89bio’s lead asset is pegozafermin, a fibroblast growth factor 21 (FGF21) analog in Phase 3 trials for the treatment of metabolic dysfunction-associated steatohepatitis (MASH), including patients with advanced fibrosis and cirrhosis. The candidate is also being evaluated in severe hypertriglyceridemia. The compound is designed with glycoPEGylation technology to extend half-life and improve tolerability, offering a potential best-in-class profile.

Levi Garraway, Chief Medical Officer at Roche, said: “There is a high unmet medical need for patients with moderate to severe MASH, especially those with cirrhosis. Pegozafermin has the potential to be a transformative therapy and aligns well with our strategic focus in cardiometabolic diseases.”

The acquisition, expected to close in the fourth quarter of 2025, is subject to customary conditions, including the tender of a majority of 89bio shares and regulatory approvals. The CVRs are non-transferable, meaning shareholders will only benefit if the milestones are reached while holding the rights.

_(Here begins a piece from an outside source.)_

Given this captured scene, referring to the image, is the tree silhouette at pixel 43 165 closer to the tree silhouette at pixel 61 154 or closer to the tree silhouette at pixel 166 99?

89bio, based in San Francisco, has positioned itself as a key player in metabolic and liver disease drug development. MASH, formerly known as NASH, affects millions of patients globally and is linked to rising rates of obesity and diabetes. Despite significant industry investment, few effective therapies have reached the market.

Roche’s move comes as major pharmaceutical companies step up acquisitions in the cardiometabolic space, seeking to diversify pipelines and tap into high-growth treatment areas. The competitive environment is tightening, with several late-stage drug candidates from other biotechs and large pharmaceutical groups in development.

For shareholders, the near-term value lies in the upfront cash premium, while the long-term upside depends on whether pegozafermin clears regulatory, clinical, and commercial hurdles to achieve the specified milestones.